Actinomycosis, a bacterial infection characterized by chronic inflammatory induration and sinus formation, presents clinical challenges. First, the infection eludes diagnosis because etiologic agents are bacteria and not fungi, a fact not yet well known. Second, clinicians must employ special anaerobic techniques to culture the causative micro-organisms. Actinomyces are indigenous to the oral and intestinal microflora. Therefore, culture of the micro-organism from these sites does not establish the diagnosis by itself. Actinomycotic lesions frequently involve other bacteria. Unfortunately, the presence of multiple bacterial organisms makes the primary isolation of Actinomyces more difficult. Because the micro-organisms involved are exquisitely sensitive to penicillin and other broad spectrum antibiotics, empiric antimicrobial therapy may mask clinical manifestations. Actinomycotic lesions most commonly involve the face and neck (63 percent of cases), the thorax (15 percent) and ileocecal regions (22 percent).

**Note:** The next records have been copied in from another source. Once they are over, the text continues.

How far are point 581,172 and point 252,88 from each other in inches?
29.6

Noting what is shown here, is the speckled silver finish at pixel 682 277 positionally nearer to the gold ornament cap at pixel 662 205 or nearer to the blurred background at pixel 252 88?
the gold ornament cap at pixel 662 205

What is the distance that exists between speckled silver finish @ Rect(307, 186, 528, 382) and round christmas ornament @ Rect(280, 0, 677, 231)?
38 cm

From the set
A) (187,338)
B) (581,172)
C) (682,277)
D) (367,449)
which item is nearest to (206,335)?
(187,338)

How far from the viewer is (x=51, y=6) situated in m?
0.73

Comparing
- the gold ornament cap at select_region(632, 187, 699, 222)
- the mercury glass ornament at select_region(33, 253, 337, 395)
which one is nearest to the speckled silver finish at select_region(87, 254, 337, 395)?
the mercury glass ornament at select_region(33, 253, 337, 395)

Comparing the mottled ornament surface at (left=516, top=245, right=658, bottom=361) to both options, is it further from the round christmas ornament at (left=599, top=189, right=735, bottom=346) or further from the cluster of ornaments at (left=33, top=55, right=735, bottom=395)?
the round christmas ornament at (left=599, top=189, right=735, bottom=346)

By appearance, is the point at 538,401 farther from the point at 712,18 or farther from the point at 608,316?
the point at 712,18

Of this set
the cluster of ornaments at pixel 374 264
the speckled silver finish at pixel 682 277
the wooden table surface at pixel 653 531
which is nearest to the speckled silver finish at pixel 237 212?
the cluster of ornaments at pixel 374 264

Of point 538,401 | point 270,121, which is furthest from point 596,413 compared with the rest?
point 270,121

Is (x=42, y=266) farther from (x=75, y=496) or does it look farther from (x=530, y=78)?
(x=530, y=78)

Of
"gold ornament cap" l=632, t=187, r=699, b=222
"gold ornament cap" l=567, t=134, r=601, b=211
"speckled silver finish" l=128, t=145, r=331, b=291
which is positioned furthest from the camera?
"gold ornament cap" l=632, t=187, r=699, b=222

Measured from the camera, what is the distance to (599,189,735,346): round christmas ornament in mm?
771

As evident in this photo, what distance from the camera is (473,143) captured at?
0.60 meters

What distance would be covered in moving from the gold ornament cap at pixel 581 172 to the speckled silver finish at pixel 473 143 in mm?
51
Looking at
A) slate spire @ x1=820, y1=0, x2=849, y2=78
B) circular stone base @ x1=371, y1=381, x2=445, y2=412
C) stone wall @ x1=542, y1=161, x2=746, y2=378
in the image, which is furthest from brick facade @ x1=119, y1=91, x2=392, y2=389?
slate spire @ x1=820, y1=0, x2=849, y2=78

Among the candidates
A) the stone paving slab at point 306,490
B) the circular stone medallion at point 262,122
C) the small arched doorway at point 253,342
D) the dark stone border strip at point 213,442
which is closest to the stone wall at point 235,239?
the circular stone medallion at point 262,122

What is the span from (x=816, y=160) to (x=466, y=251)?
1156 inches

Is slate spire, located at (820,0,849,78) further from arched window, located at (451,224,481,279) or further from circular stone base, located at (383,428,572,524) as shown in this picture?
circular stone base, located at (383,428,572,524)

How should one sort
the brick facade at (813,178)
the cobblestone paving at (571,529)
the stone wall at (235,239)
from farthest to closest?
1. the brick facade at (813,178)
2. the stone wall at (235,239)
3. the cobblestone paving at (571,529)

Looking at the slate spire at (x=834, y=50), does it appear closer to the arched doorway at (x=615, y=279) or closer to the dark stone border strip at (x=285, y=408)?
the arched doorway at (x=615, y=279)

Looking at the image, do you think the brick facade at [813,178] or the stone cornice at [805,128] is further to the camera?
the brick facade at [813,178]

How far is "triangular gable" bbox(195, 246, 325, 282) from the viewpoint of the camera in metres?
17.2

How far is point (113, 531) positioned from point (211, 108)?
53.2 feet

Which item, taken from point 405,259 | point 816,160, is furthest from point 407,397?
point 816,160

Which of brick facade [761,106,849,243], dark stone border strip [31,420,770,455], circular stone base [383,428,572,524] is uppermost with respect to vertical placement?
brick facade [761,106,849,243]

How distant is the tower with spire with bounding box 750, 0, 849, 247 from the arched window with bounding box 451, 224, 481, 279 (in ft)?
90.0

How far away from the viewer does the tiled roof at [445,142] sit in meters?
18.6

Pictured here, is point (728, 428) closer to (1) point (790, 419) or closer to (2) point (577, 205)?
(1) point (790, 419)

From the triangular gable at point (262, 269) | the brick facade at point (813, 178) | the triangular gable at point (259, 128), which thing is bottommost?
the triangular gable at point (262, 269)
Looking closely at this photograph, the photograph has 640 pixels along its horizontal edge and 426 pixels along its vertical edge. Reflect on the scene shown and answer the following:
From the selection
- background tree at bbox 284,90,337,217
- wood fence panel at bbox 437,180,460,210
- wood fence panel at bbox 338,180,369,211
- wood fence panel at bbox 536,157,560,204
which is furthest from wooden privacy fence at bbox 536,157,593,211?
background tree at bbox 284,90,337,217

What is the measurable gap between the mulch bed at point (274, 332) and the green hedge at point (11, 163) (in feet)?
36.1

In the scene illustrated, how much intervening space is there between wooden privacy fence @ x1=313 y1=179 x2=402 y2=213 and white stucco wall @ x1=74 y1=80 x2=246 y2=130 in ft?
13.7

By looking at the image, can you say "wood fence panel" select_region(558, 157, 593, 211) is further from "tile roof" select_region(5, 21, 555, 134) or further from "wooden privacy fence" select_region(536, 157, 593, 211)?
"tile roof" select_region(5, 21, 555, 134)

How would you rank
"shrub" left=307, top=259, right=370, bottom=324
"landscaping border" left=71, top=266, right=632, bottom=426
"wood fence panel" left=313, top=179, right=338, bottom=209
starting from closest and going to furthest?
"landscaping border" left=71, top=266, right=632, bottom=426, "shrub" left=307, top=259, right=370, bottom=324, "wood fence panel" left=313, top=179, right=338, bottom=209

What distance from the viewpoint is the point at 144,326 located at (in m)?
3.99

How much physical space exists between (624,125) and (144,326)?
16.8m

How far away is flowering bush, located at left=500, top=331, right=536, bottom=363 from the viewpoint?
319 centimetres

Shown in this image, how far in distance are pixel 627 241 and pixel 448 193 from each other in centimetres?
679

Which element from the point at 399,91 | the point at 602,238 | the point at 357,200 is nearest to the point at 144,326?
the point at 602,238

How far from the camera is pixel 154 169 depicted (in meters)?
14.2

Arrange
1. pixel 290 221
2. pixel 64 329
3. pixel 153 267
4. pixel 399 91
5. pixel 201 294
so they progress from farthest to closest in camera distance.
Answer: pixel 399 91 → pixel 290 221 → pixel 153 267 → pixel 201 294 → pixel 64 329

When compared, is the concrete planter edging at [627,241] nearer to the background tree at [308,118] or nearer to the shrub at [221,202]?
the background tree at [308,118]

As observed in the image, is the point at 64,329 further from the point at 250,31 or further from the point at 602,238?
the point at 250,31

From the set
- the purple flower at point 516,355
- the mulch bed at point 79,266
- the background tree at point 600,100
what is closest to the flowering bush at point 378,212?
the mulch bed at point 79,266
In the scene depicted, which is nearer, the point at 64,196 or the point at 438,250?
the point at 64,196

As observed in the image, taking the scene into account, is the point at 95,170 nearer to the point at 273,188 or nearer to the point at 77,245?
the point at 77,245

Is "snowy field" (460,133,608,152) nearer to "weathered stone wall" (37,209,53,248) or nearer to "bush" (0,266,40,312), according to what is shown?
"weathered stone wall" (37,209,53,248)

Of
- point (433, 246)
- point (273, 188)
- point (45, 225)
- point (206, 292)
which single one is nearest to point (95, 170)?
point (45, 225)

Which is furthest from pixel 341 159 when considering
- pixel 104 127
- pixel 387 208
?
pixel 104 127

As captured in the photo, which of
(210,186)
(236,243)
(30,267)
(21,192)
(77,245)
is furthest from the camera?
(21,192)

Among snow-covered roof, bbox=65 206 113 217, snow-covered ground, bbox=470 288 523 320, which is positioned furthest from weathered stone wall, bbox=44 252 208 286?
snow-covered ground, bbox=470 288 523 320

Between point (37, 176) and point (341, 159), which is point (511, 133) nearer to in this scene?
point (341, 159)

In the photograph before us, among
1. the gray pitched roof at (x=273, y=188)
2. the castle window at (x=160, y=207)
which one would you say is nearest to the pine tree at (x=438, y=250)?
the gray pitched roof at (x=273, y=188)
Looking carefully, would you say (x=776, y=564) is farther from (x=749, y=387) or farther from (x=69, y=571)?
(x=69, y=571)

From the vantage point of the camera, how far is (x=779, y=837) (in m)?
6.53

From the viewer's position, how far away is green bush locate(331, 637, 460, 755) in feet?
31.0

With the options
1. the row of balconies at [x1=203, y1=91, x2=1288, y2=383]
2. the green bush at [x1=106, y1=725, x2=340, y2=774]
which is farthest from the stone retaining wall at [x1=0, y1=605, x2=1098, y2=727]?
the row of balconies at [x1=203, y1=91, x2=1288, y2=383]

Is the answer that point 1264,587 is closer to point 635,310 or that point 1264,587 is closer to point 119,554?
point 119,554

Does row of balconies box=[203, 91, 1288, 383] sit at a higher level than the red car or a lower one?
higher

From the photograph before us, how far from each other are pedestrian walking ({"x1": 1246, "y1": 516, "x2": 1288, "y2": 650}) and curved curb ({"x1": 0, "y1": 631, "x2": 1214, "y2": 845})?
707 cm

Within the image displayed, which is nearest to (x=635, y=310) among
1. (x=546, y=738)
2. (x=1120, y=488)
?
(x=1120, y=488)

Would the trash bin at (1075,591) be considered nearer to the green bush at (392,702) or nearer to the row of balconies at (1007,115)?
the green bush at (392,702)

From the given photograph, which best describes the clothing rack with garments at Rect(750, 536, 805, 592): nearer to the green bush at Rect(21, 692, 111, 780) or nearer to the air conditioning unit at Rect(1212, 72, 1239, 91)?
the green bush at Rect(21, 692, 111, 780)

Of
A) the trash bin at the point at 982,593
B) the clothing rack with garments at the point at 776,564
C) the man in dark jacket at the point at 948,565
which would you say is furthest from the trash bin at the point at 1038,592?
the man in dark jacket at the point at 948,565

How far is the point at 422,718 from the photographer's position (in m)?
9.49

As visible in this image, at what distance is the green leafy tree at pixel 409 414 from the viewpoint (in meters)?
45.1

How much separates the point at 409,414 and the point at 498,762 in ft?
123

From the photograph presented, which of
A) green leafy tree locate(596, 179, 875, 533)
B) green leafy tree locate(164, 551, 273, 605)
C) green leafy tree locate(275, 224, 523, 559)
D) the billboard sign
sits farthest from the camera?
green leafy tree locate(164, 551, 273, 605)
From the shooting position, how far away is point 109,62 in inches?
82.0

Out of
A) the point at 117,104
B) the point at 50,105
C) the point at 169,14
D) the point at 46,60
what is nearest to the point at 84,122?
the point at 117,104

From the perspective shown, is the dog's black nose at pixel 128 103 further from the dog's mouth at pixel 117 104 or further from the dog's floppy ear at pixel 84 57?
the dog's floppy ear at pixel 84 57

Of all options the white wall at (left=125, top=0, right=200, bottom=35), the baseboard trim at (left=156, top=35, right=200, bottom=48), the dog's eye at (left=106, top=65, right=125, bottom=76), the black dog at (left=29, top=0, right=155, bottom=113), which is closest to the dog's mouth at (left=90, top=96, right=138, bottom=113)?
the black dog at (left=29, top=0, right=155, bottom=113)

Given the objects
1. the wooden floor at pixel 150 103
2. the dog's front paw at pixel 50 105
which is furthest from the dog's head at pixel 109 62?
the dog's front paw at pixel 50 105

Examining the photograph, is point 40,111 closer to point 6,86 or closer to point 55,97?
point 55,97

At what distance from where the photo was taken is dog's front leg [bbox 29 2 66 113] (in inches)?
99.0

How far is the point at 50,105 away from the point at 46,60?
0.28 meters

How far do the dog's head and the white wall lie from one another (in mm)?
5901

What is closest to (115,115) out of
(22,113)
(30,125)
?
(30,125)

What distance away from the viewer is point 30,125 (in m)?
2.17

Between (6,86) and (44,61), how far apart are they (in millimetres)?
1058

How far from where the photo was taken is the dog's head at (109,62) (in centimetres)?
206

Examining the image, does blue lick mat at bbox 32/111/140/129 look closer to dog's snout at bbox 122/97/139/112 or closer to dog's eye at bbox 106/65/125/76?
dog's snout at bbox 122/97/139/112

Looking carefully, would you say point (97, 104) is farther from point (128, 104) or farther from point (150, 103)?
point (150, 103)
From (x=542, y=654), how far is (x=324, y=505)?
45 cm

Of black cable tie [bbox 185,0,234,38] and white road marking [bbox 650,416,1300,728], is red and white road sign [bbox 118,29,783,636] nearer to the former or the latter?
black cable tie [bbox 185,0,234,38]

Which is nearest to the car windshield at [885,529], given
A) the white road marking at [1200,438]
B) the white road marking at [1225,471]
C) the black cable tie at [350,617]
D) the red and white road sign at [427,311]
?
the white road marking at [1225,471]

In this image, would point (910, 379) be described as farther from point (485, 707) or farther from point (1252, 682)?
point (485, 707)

Pelvic actinomycosis, now reported with increasing frequency, is associated with the use of intrauterine devices. Cervicofacial actinomycosis is the most common form of the disease, however. The lesion typically begins as a painful, indurated swelling one to several weeks after dental extraction or trauma to the mouth. Frequently located at the angle of the jaw, the mass gradually proceeds to suppurate, then drain from multiple extraoral sinuses. Poor oral hygiene, dental caries, and minor endoral trauma remain the major predisposing conditions.
Pulmonary actinomycosis is usually secondary to aspiration; less commonly it is secondary to hematogenous dissemination. Pneumonia develops, and it tends to invade the pleura, resulting in empyema necessitatis, and fistula draining through the chest wall. With empyema formation, erosion of adjacent ribs frequently results. Actinomycosis of the lung and pleura become more complicated when the mediastinum, pericardium, thoracic vertebrae, or subphrenic spaces become infected.
Actinomycosis of the gastrointestinal tract most commonly develops in the ileocecal region, but the infection can also arise in the gastric or anorectal areas. Patients with the disease often show a previous history of appendicitis. Actinomycotic infection of the bone is usually a result of an adjacent soft tissue infection (75 percent), but may be associated with trauma (e.g. fracture of the mandible (19 percent), or it may be hematogenous 3 percent) Infection involving the facial bones, especially the mandible, represents the most frequent site affected. The disease also occurs in the skull, ribs, clavicle, sternum, scapula or pelvis generally due to extension of oral facial, thoracic, or abdominal disease.
The oxygen tension in infected soft tissue is low. Hyperbaric oxygen therapy (HBOT) increases the tissue oxygen tension in infected tissues. During HBOT therapy, the increase in the oxygen tension leads to elevation of the concentration of superoxide. This condition occurs in both intracellular and extracellular spaces. Increased superoxide levels lead to the production of hydrogen peroxide, and other toxic oxygen-derived radicals. Anaerobic organisms, including those causing actinomycosis, are extremely sensitive to these toxic oxygen radicals. (Most anaerobes lack the enzyme for degrading superoxide dismutase, and the hydrogen peroxide-degrading enzyme, catalase.) Thus, an increase in oxygen tension with subsequent oxygen radical formation often proves lethal for most anaerobic organisms. Favorable clinical results have been reported with adjunctive HBOT therapy in refractory actinomycosis. HBOT must be used only as an adjunct to accepted antimicrobial treatment and surgical care.